***** TEXTAUSZUG *****

Zuletzt aktualisiert am 3. Oktober 2020 um 21:12
Eine Fünf-Millionen-Stadt in einem Land, in dem wir noch nie waren, das uns bislang überaus fremd vorkam und über das man ständig etwas hört: Sankt Petersburg war für unsere Familie ein spannender Einstieg in das unerschöpfliche Thema Russland. Es gab Eindrücke en masse, aber rückblickend kristallisieren sich einige Dinge heraus, die wir für eine Reise nach Sankt Petersburg mit Kindern unbedigt empfehlen können.
1. EINE BOOTSFAHRT: UNVERZICHTBAR IN SANKT PETERSBURG
Wenn ich jemals wieder nach Sankt Petersburg komme, dann werde ich nicht erst, wie bei diesem Mal, am letzten Abend eine Bootstour machen. Dann werde ich vermutlich jeden Tag kurz vor Sonnenuntergang mit dem Boot fahren. Und falls jemand einen Tipp braucht, was er in Sankt Petersburg machen soll, wenn er dort nicht mehr als einen halben Tag Zeit hat, dann kann ich nur raten: eine Bootstour. Die Organisation ist denkbar unkompliziert: Der Newskij Prospekt, der zentrale Boulevard der Stadt, wird an diversen Stellen von Kanälen gekreuzt, und fast an jeder der Kanalbrücken legen Ausflugsboote ab. Es gibt verschiedene Routen, die bestimmt alle reizvoll sind; was jedoch wichtig ist: Außer durch die Kanäle von Sankt Petersburg sollte das Boot auch ein Stückchen auf dem Fluss Newa fahren. Denn dort hat man nicht nur einen erstklassigen Blick auf die zwei großen Ufer der Stadt, sondern über der Newa ist das ohnehin schon grandiose Petersburger Licht am dramatischsten – vor allem am Abend.
Es macht Sinn, sich Sankt Petersburg vom Wasser aus anzuschauen, denn als eine wasserdurchzogene Stadt nach dem Vorbild von Amsterdam und Venedig hat Peter der Große Sankt Petersburg zu Beginn des 18. Jahrhunderts geplant. Um es dann einem sumpfigen Untergrund abzuringen. Außer der breiten Newa wird Petersburg von kleineren Flüssen und von einem ganzen Netz eigens angelegter Kanäle durchzogen. Von ihnen aus ist das Gros der baulichen Wunderwerke dieser architektonisch einzigartig durchgestylten Innenstadt zu sehen, die zum UNESCO-Weltkulturerbe gehört. Größere Kinder wie unsere haben durchaus einen Blick für die spezielle Pracht der Sankt Petersburger Architektur; für kleinere ist eine Bootsfahrt an sich schon eine gute Sache. Auf jeden Fall viel besser als eine Sightseeing-Tour per Bus, die wir an unserem ersten Petersburg-Tag gemacht haben. Die darf man sich getrost schenken, denn die meiste Zeit verbringt man im Stau.

*****

Beantworte anhand des Textauszugs über Sankt Petersburg diese Fragen:
1. An welchem Tag der Reise hat die Familie die Bootstour gemacht?
2. Auf welchem Fluss sollte das Boot außer durch die Kanäle auch fahren?
3. Welche Städte dienten Peter dem Großen als Vorbild für Sankt Petersburg?
Die anschließenden Daten haben mit dem Textauszug nichts zu tun.

***** VORLIEGENDE DATEN *****

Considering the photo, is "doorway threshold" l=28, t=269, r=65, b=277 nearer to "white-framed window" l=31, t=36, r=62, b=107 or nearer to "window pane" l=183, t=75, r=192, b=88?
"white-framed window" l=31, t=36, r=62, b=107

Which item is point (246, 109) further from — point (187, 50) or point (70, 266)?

*****
***** VORLIEGENDE DATEN *****

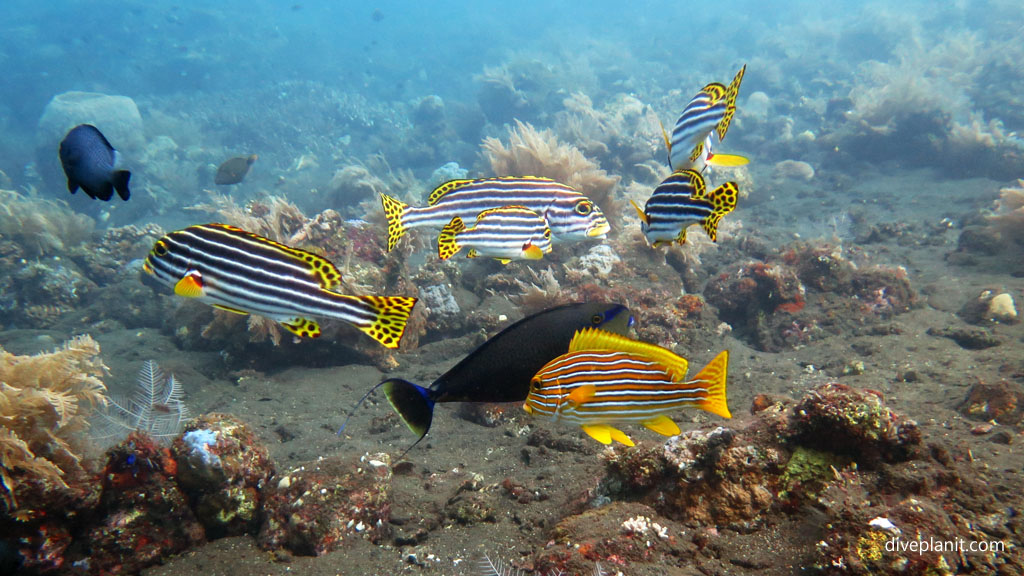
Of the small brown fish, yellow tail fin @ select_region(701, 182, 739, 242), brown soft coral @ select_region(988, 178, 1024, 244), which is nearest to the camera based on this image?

*****

• **SCHRIFTLICHE LÖSUNG**
1. Am letzten Abend.
2. Auf der Newa.
3. Amsterdam und Venedig.